Pirelli Calendar 2010

Written by BrusselsLife Team - 02 Dec 2009, 00:00 (Updated: 13 Dec 2012, 07:59)
Pirelli Calendar 2010
The 2010 Pirelli Calendar, now in its 37th edition, was presented to the press and to guests and collectors from around the world, at its global premiere in London. The much-awaited appointment with 'The Cal', a cult object for over 40 years, was held this year at Old Billingsgate, the suggestive late 19th century building on the banks of the Thames, where from 1875 to 1982 it housed the capital city's fish market.

Following China, immortalized by Patrick Demarchelier in the 2008 edition, and Botswana shot by Peter Beard a year later, 2010 is the year of Brazil and of American photographer Terry Richardson, the celebrated "enfant terrible" known for his provocative and outrageous approach. In the 30 images that scan the months of 2010, Terry Richardson depicts a return to a playful, pure Eros. Through his lens he runs after fantasies and provokes, but with a simplicity that sculpts and captures the sunniest side of femininity. He portrays a woman who is captivating because she is natural, who plays with stereotypes in order to undo them, who makes irony the only veil she covers herself with. This is a return to the natural, authentic atmospheres and images of the '60s and '70s. It is a clear homage to the Calendar's origins, a throwback to the first editions by Robert Freeman (1964), Brian Duffy (1965) and Harry Peccinotti (1968 and 1969). Terry Richardson, like his illustrious predecessors, has chosen a simple kind of photography, without retouching, where naturalness prevails over technique and becomes the key to removing artificial excesses in vogue today to reveal the true woman underneath.
The rooster, the sabre, the jets of water and the old tyres become the punctuation marks giving rhythm and harmony to the tale told by Richardson, where suggestions of the Pop Art that inspired some early editions of the Calendar merge with an Eros typical of this American photographer, that Eros which in the 2010 Cal is evoked only slightly, through allusions which Richardson uses to mock convention, giving form and carnality to things taboo. This is a Calendar which Francesco Negri Arnoldi, former Art History Professor at the University of Salento in Lecce and University Tor Vergata in Rome, considers Pop.
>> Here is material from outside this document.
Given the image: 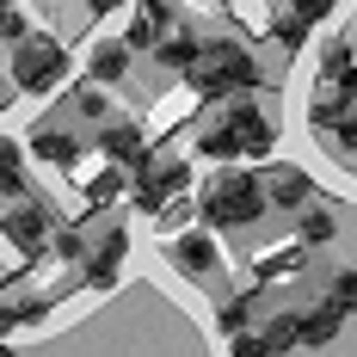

He defines it as "totally new, in its return to the past; absolutely original, in its consolidated tradition, and capable of rediscovering the charm of all-natural femininity". With the return to Pop Art, the language adopted is an essential and immediate iconographic language, understandable by all and contaminated only by daily life. The 2010 edition is a clear expression and Terry Richardson is its interpreter: he portrays figures without frills, removed from complicated and artificial contexts set by fashion trends. The setting has no showy backgrounds or schemes, in line with the photographer's simplicity and focus on the essential. "A great photographer," says Richardson, "captures the moment - that's why I shoot without extra equipment and without assistants. "My technique is the absence of technique: the lens is my eye, my charisma, my ability to capture moments of truth, whatever they may be, picture angles, use of color, light, scenery - these have always been the essential aspects of my photographic art."